While keeping one's resentments to bottled up may make things worse, saying something to the right people can alleviate issues.

San Francisco-area executive coach Dina Denham Smith advises her clients to approach their bosses with fact-based potential solutions and try to demonstrate how they have taken the initiative. “You really don’t want to come in as, ‘Woe is me,’” she told the journal.

University of Virginia Darden School of Business Professor Jim Detert advised avoiding definitive or triggering phrases, such as "You never do this," which could antagonize the recipient of one's suggestions or solutions. “You lose credibility because now you’ve sort of exposed yourself as exaggerating or ignoring inconvenient data,” he said.

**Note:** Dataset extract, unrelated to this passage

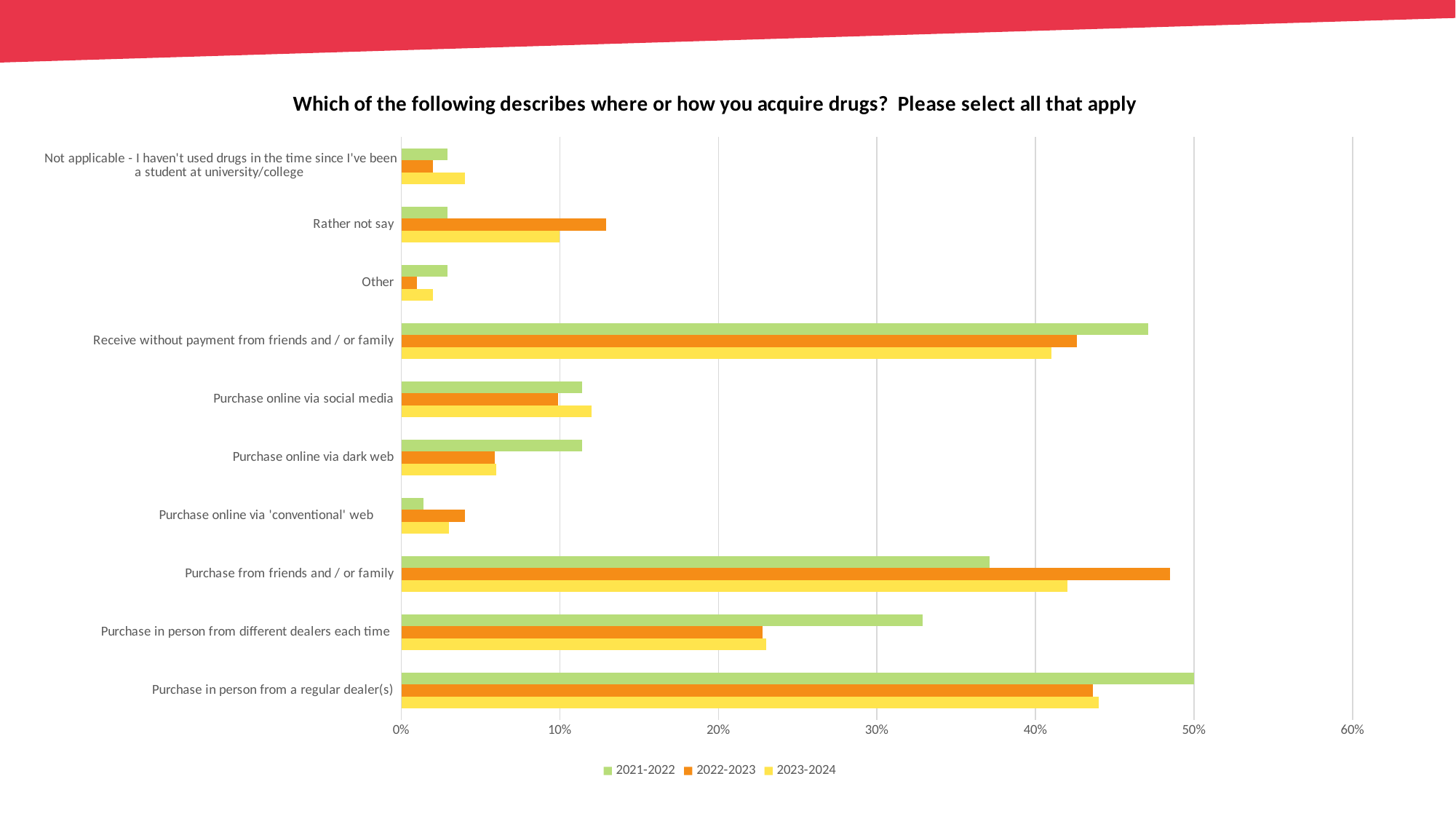
How many categories are plotted on the chart? 10 Which category has the highest value for the 2021-2022 series? Purchase in person from a regular dealer(s) Which category has the highest value for the 2022-2023 series? Purchase from friends and / or family Is the 2022-2023 value for 'Purchase online via dark web' greater or less than 10%? less For 'Receive without payment from friends and / or family', which series has the larger value: 2021-2022 or 2023-2024? 2021-2022 What is the title of the chart? Which of the following describes where or how you acquire drugs? Please select all that apply What kind of chart is shown on the slide? Bar chart How many series does the legend list? 3 For 'Purchase from friends and / or family', which series has the larger value: 2021-2022 or 2022-2023? 2022-2023 Is the 2021-2022 value for 'Purchase in person from different dealers each time' greater or less than 30%? greater Which category has the lowest value for the 2022-2023 series? Other Is the 2022-2023 value for 'Purchase from friends and / or family' greater or less than 40%? greater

Other problematic moves include complaining about co-workers, other departments, company policies and personal issues. “We’re your workplace, not your babysitter,” Ted Blosser, chief executive of training software maker WorkRamp, told the Journal.

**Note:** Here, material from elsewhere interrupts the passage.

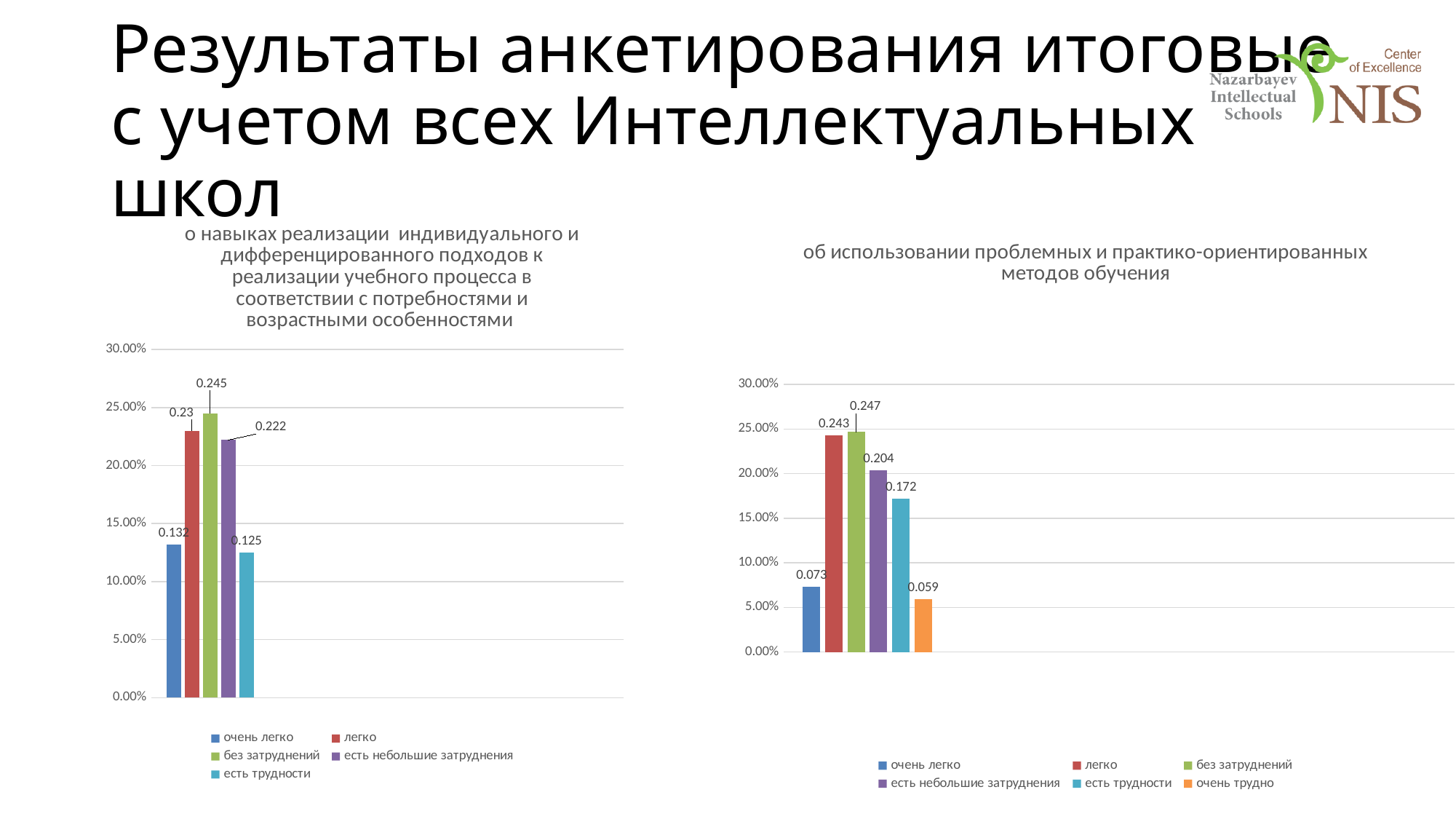
What type of chart is the right chart (об использовании проблемных и практико-ориентированных методов обучения)? bar chart In the left chart (о навыках реализации индивидуального и дифференцированного подходов), what is the value for 'очень легко'? 0.132 In the right chart (об использовании проблемных и практико-ориентированных методов обучения), which series has the lowest value? очень трудно How many series does the legend of the left chart (о навыках реализации индивидуального и дифференцированного подходов) list? 5 In the right chart (об использовании проблемных и практико-ориентированных методов обучения), which is larger: the value for 'очень легко' or the value for 'есть трудности'? есть трудности In the right chart (об использовании проблемных и практико-ориентированных методов обучения), what is the value for 'очень трудно'? 0.059 In the left chart (о навыках реализации индивидуального и дифференцированного подходов), which series has the lowest value? есть трудности In the left chart (о навыках реализации индивидуального и дифференцированного подходов), what is the value for 'есть небольшие затруднения'? 0.222 How many series does the legend of the right chart (об использовании проблемных и практико-ориентированных методов обучения) list? 6 In the right chart (об использовании проблемных и практико-ориентированных методов обучения), what is the value for 'есть трудности'? 0.172 In the left chart (о навыках реализации индивидуального и дифференцированного подходов), which series has the highest value? без затруднений In the left chart (о навыках реализации индивидуального и дифференцированного подходов), what is the difference between the values for 'без затруднений' and 'легко'? 0.015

As for managers, they need to to keep conversations with workers confined to the actual workplace environment, he said.

Complaining can be a performance enhancer when presented to one's superiors ,rather than one's peers, according to Darden's Detert. A recent study by researchers including Detert found a 10 percent decline in performance for sales employees at an insurance company who complained to their peers about problems. On the other hand, those who took their issues to their bosses increased performance increased by up to 15 percent. Detert attributed that to these employees’ bringing their problems to someone who could do something about it.

Of course, complaining has its negative consequences, as Matt Plummer found when he made negative remarks after being denied a promotion at a consulting firm. Though he subsequently earned the promotion, he told the Journal that he was ignored for months by the senior leader to whom he complained. He now heads his own corporate and coaching training firm.

Scientist Adam Steel would rehearse his arguments during his commute. “I would have these kinds of fictional arguments,” he told the Journal, sometimes realizing his concerns were not worth pursuing. At the office, he would consult some of his peers to determine if he were the only one affected. He would then decide whether to pursue his complaints or not. If he did, he would speak up, but calmly.

“So much depends on how you do it,” he said.